Martin, Bartavelle -

On 27/06/2011 01:06, Martin T wrote:
> [Incremental:All8]
> File = /usr/share/john/all.chr
> MinLen = 8
> MaxLen = 8
> CharCount = 95
> 
> I remember that I really used letters, numbers and special
> characters(8 characters in total)

In my experience, people very often remember such things incorrectly.
Since trying lengths 1 through 7 is relatively cheap, I suggest that you
don't exclude those... or since you already did, now start a second
instance of John with MinLen = 1 and MaxLen = 7.

> guesses: 0  time: 141:18:48:12  c/s: 929072  trying: 2kageA3z - 2kageACs

You appear to be using a highly non-optimal build of John.  Perhaps you
used the linux-x86-any or generic make target instead of -64 or -sse2?

I suggest that you make a build of 1.7.8-omp-des-7 (with that patch),
using the proper make target for your machine.  This should improve the
speed by a factor of 10 (to approx. 10 million c/s).  After having
tested that with "john --test", interrupt your old session and --restore
it with the new version/build.  The reported speed will be increasing
slowly because all-time average is reported.

> How much longer it might take to decrypt this Unix crypt?

It might take years, but most passwords get cracked pretty quickly.

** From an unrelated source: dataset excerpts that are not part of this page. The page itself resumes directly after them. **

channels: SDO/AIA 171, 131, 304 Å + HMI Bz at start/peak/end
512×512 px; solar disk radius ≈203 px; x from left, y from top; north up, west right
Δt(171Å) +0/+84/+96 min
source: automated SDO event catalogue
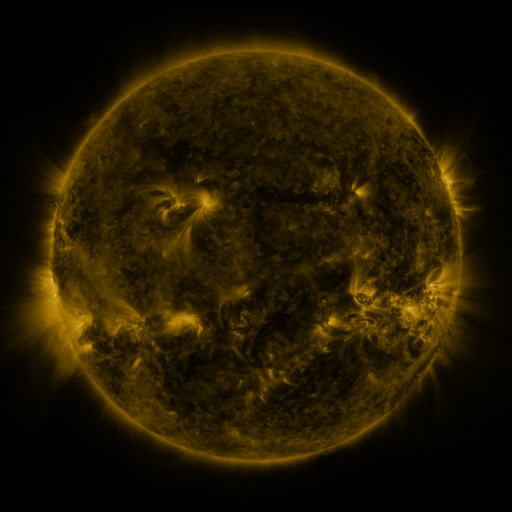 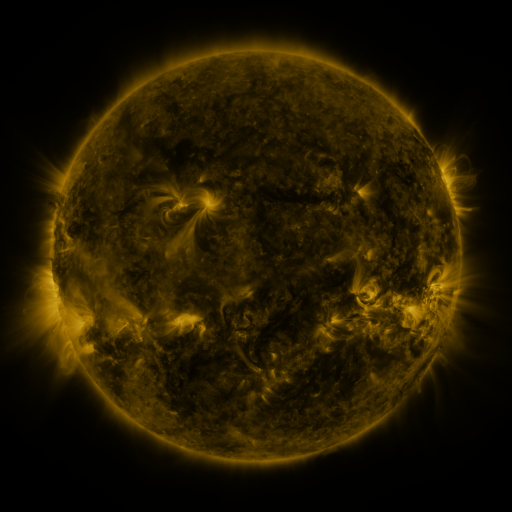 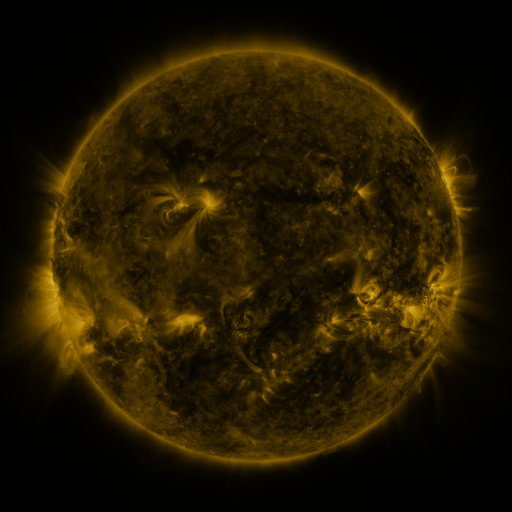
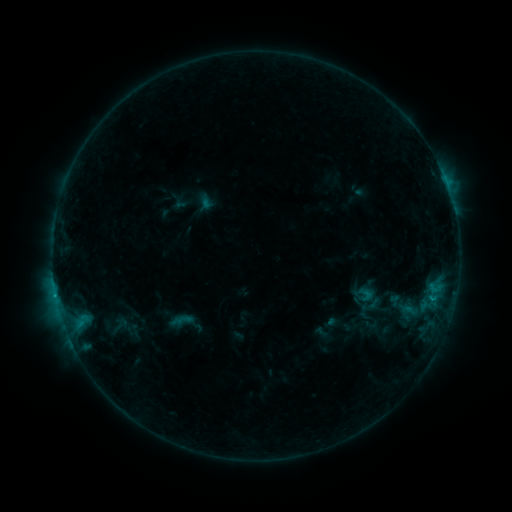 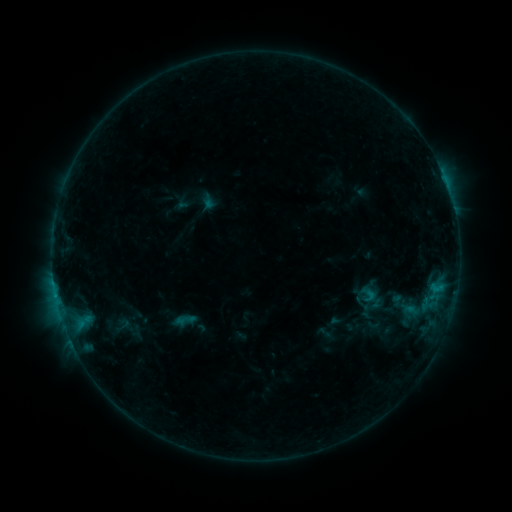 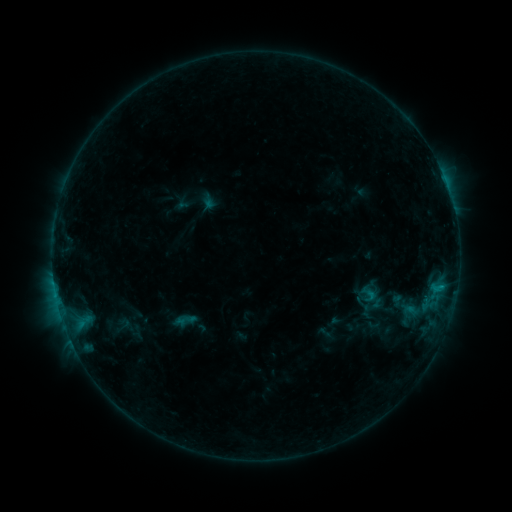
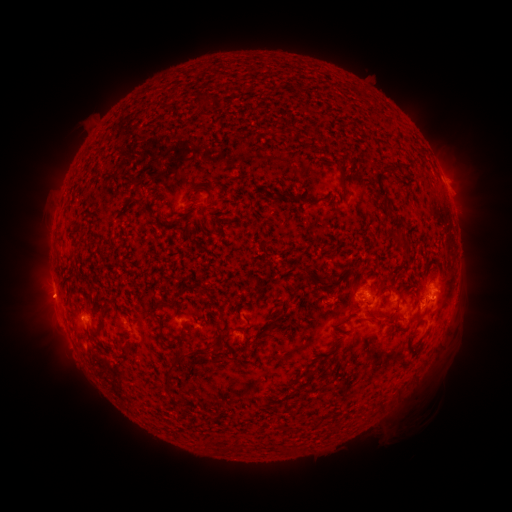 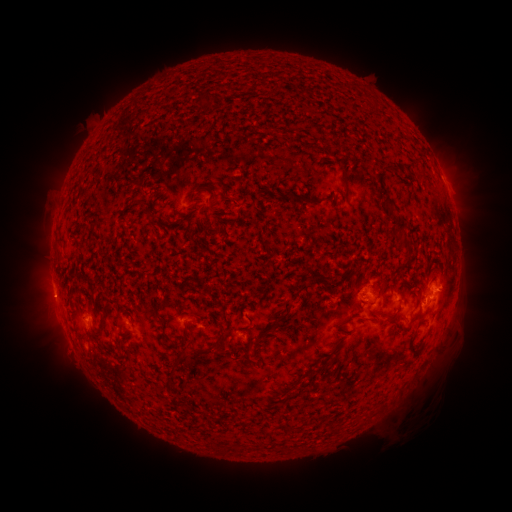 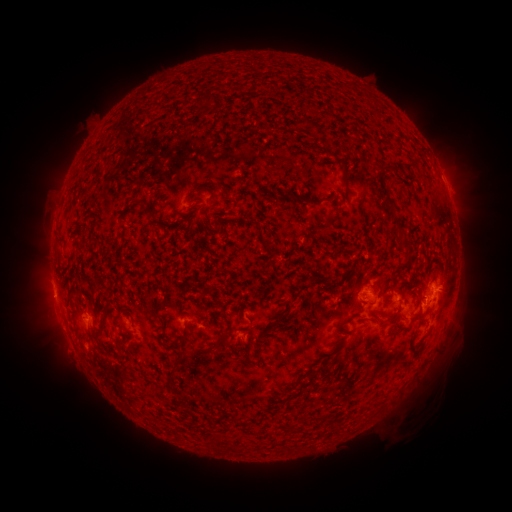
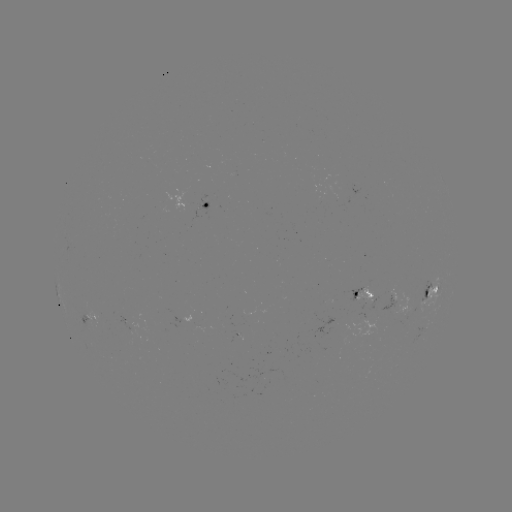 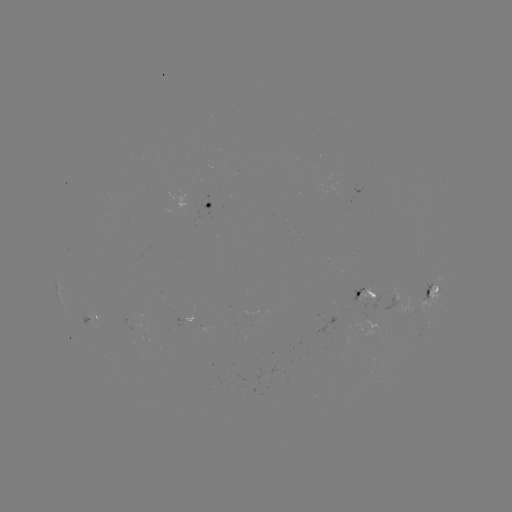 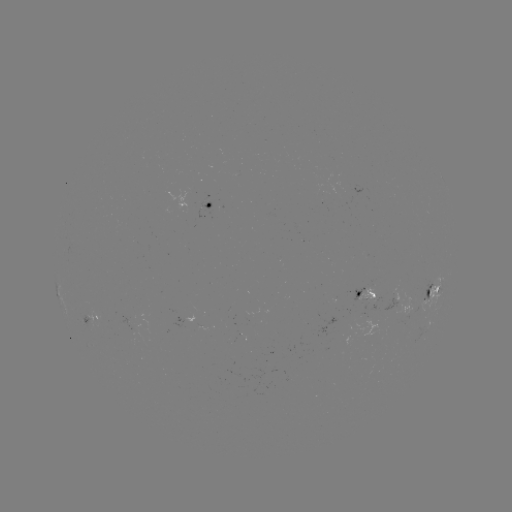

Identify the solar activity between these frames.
emerging-flux region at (94, 317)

On Mon, Jun 27, 2011 at 10:47:35AM +0200, Bartavelle wrote:
> However, -inc doesn't test all passwords

Huh?  Actually, it does - just in a smart order.  So it must crack that
password within those 226 years, assuming that the password is in fact
length 8 and does not include control characters (ASCII codes below 32
decimal, or code 127).  Switching to a proper build of John improves
this worst-case estimate to around 21 years.  Moving to a Sandy Bridge
CPU (and an AVX build of John) improves this further to 11 years.  Using
11 such CPUs improves it to 1 year.

In practice almost all passwords are cracked much sooner, specifically
due to incremental mode's smart order of tries.  Chances are that
Martin's password would already be cracked with a proper build of John.

Martin - you mention you "generated" the password.  Did you do it with a
certain program, and which one (and with what specific settings)?  If
so, the proper attack would be to exploit that program's weaknesses.